● Text provided

★ ★ ★ ★

That promised post is still in preparation, and I will present it when I’m satisfied with it.

In preparing that post, I watched through several instructional videos and CTC interviews again.

While re-watching Shawn Lane’s Power Licks for the first time in a while, I realized something about his fretting sequences that I felt was extremely interesting, and which I’d like to share here. I have other observations regarding his picking which I’ll discuss elsewhere.

The concept I’d like to share here is something I’ve decided to call an Efficient Digital Cycle. Before I go in depth about it, I’d like to draw an analogy with something the community here is familiar with, being alternate picking and the problem of string-hopping.

An efficient alternate picking cycle requires that the downstrokes and upstrokes use antagonistic muscles. With a string-hopping movement, the upstroke and downstroke use the same muscle to escape the strings. The result is a much lower potential speed, and increased fatigue and strain in the picking hand. Making the string-hopping movement smaller doesn’t fix the problem.

I’ve long been critical of the idea of economy of movement. Making an inefficient movement smaller does not make that movement efficient, and focusing on making small movements is detrimental to learning to make efficient movements.

The idea is not an economy of movement, where we determine cost whether a movement is large or small, but an economy of movements, where we acknowledge that there is an abundance of different movements available to us, with different costs, in different currencies, and we endeavor to achieve our goals using a movement which is inexpensive to us in terms of the currencies we have available at that time. Cheap for gold is still expensive for silver.

So, with that in mind, let’s consider fretting cycles. A fretting cycle is a repeating sequence of fretting digits. The cycle length is the number of notes that it takes for the cycle of fretting digits to repeat.

★ ★ ★ ★

● What you will do
1) Decide whether each statement below agrees with the guitar technique post. Answer yes or no for each, and quote the words from the post that decide it.
(a) The author says that making a string-hopping movement smaller fixes the problem.
(b) The author noticed something about Shawn Lane's fretting sequences while re-watching Power Licks.
(c) The author supports the idea of economy of movement.
2) In the guitar technique post, what name does the author give to the concept being shared?
3) Take the guitar technique post further, starting right after its definition of cycle length.

● Supplied data

★ ★ ★ ★

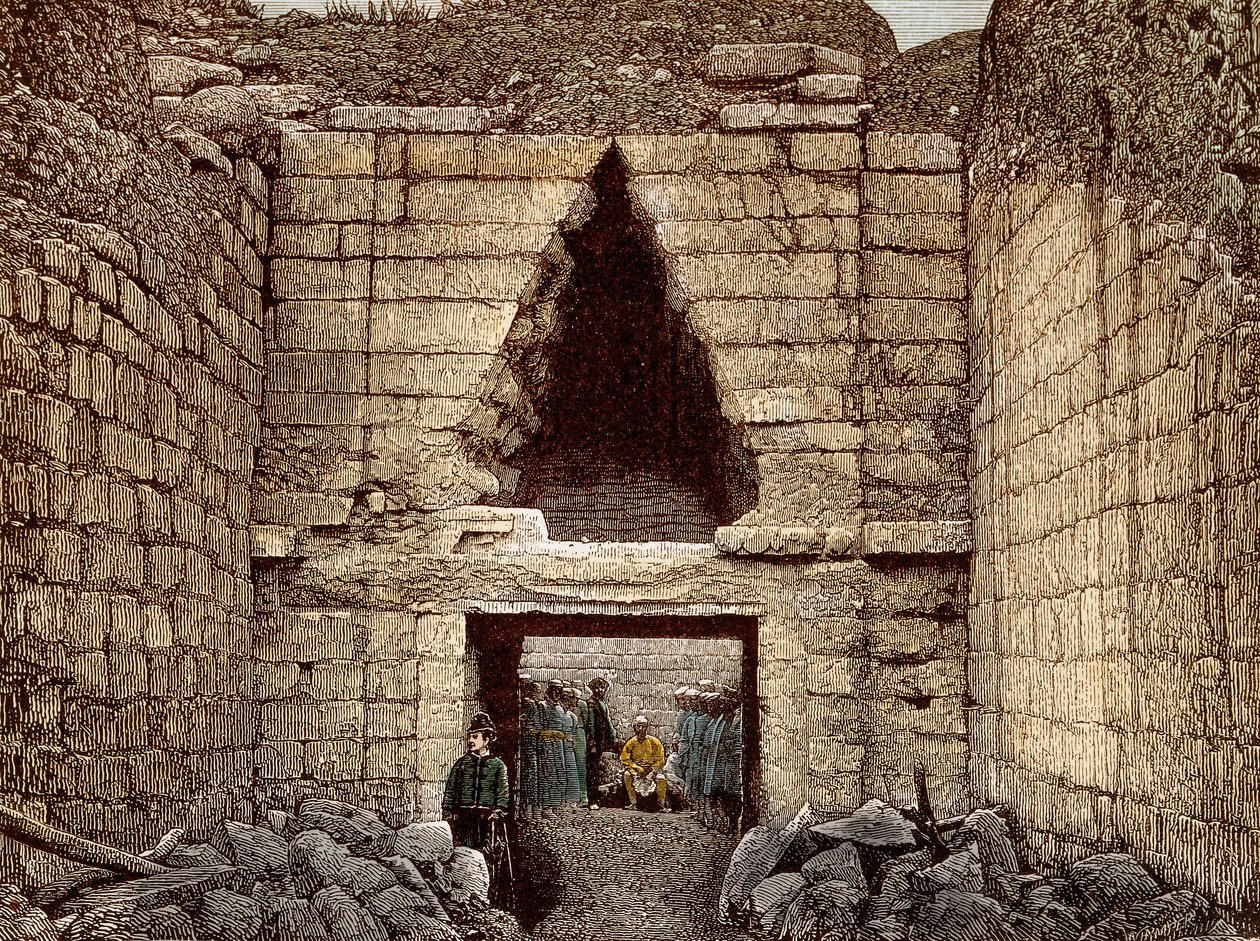 Die Ausgrabungen in Mykene unter der Leitung von Heinrich Schliemann - Das Löwentor, Haupteingang zu Mykene von Unknown artist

★ ★ ★ ★

● Response list
1)
(a) No: "Making the string-hopping movement smaller doesn’t fix the problem."
(b) Yes: "While re-watching Shawn Lane’s Power Licks for the first time in a while, I realized something about his fretting sequences that I felt was extremely interesting"
(c) No: "I’ve long been critical of the idea of economy of movement."

2) The author calls it an Efficient Digital Cycle.

3)
For example, consider the following exercise. We play with one finger per fret (on any string) and repeat

-5-6-5-7-5-8-6-7-6-8-7-8-(repeat)   

Here, we have a cycle of length 12;

(1 2 1 3 1 4 2 3 2 4 3 4) 

As another example, we have the following A minor pentatonic scale, played with the first and third fretting fingers only

---------------------5-8-
-----------------5-8-----
-------------5-7---------
---------5-7-------------
-----5-7-----------------
-5-8---------------------

The fretting sequence here is

(1 3)(1 3)(1 3)(1 3)(1 3)(1 3) or (1 3)^6

That is, we have a cycle of length two played times. Consider the typical G major scale

-------------------------------5-7-8-
-------------------------5-7-8-------
-------------------4-5-7-------------
-------------4-5-7-------------------
-------3-5-7-------------------------
-3-5-7-------------------------------

There are multiple ways this sequence can be fretted, the two most common are

(1 2 4)(1 2 4)(1 2 4)(1 2 4)(1 3 4)(1 3 4) or (1 2 4)^6*(1 3 4)^2

and

(1 2 4)(1 2 4)(1 2 4)(1 2 4)(1 2 3)(1 2 3) or (1 2 4)^6*(1 2 3)^2

A cycle need not carry a specific starting digit, so we have equivalant fretting cycles

(1 2 3) = (2 3 1) = (3 1 2) 

and

(3 2 1) = (2 1 3) = (1 3 2) 

but

(1 2 3) =/= (1 3 2)

Now, let’s consider efficiency.

It is more expensive to transition between the 3rd and 4th fingers in a fretting sequence than between any other combination of two fingers. There are two primary anatomical reasons for this.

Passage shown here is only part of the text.